July 28, 2020 — “Fair use” is an essential doctrine of copyright law that is unevenly applied, said participants in a Senate Intellectual Property Subcommittee hearing Tuesday.

The hearing, “How Does the DMCA Contemplate Limitations and Exceptions Like Fair Use,” saw participants discuss whether the Digital Millennium Copyright Act still permits fair uses of copyrighted content that would be otherwise infringing.

The DMCA, passed in 1998, criminalizes the manufacture, sale or other distribution of technologies designed to decrypt encoded copyrighted material. This ban on anti-circumvention tools does not appear to account for fair use.

The fair use exception to copyright law allows the republication or redistribution of copyrighted works for commentary, criticism or educational purposes without having to obtain permission from the copyright holder.
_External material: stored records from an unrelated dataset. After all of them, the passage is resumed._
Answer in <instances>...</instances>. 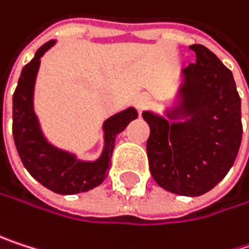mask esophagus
I'll return each instance as SVG.
<instances>
[{"label": "esophagus", "mask_w": 249, "mask_h": 249, "mask_svg": "<svg viewBox=\"0 0 249 249\" xmlns=\"http://www.w3.org/2000/svg\"><path fill=\"white\" fill-rule=\"evenodd\" d=\"M134 103H136V106H137V109H139V110H143L144 107H147V106H149V103H150V97H149L147 94H144V93H140V94H137V96H136Z\"/></svg>", "instance_id": "obj_1"}]
</instances>
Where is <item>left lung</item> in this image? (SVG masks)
I'll return each mask as SVG.
<instances>
[{
  "instance_id": "8db88e82",
  "label": "left lung",
  "mask_w": 249,
  "mask_h": 249,
  "mask_svg": "<svg viewBox=\"0 0 249 249\" xmlns=\"http://www.w3.org/2000/svg\"><path fill=\"white\" fill-rule=\"evenodd\" d=\"M196 64L181 71L177 105L160 116L144 110L147 158L163 190L198 197L232 168L242 140L241 97L229 68L206 46L191 45Z\"/></svg>"
}]
</instances>
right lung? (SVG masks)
Returning a JSON list of instances; mask_svg holds the SVG:
<instances>
[{
    "label": "right lung",
    "instance_id": "obj_1",
    "mask_svg": "<svg viewBox=\"0 0 249 249\" xmlns=\"http://www.w3.org/2000/svg\"><path fill=\"white\" fill-rule=\"evenodd\" d=\"M53 45L55 40L42 45L36 51L35 58L21 70L13 94V137L18 156L29 174L48 190L71 196L93 190L106 179L116 136L125 130L139 113L131 106L103 122L105 146L102 155L94 162L78 160L75 155L52 146L45 139L35 113L33 91L40 58Z\"/></svg>",
    "mask_w": 249,
    "mask_h": 249
}]
</instances>
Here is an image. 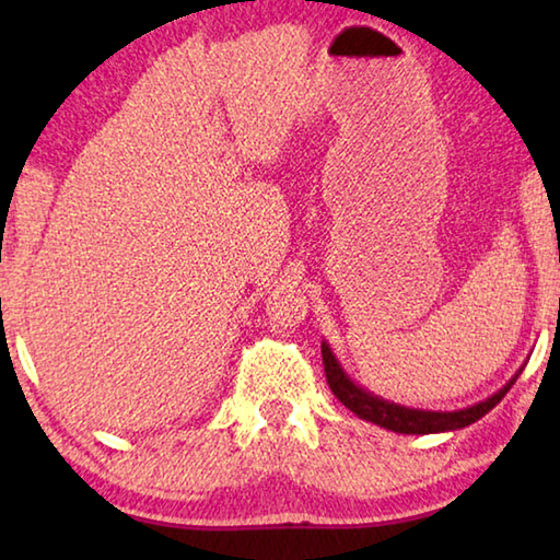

However, Joseph Gratz, partner at Durie Tangri, said that fair use often clearly applies but is not enforced, leaving users of the legally obtained content to deal with automated content censors.

“Fair use depends on context, and machines can’t consider context,” he said. “A video, for example, that incidentally captures a song playing in the background at a political rally or a protest is clearly fair use but may be detected by an automated filter.”

When an automated filter detects a song on a platform like YouTube, it redirects advertising revenue from the creator of the video to the creator of the song, often erroneously.

Rick Beato, who owns a music education YouTube channel with over one-and-a-half million subscribers, said that he does not receive ad revenue from hundreds of his videos.

“One of my recent videos called ‘The Mixolydian Mode’ was manually claimed by Sony ATV because I played ten seconds of a Beatles song on my acoustic guitar to demonstrate how the melody is derived from the scale,” he said. “This is an obvious example of fair use, I would argue.”

Grammy-winning recording artist Yolanda Adams testified that she sees the problems of fair use employment as about more than simply receiving money.

“As a gospel artist, I’m not just an entertainer,” she said. “I see my mission as using my gift to spread the gospel — so for me, fair use is not just about money. It’s about access.”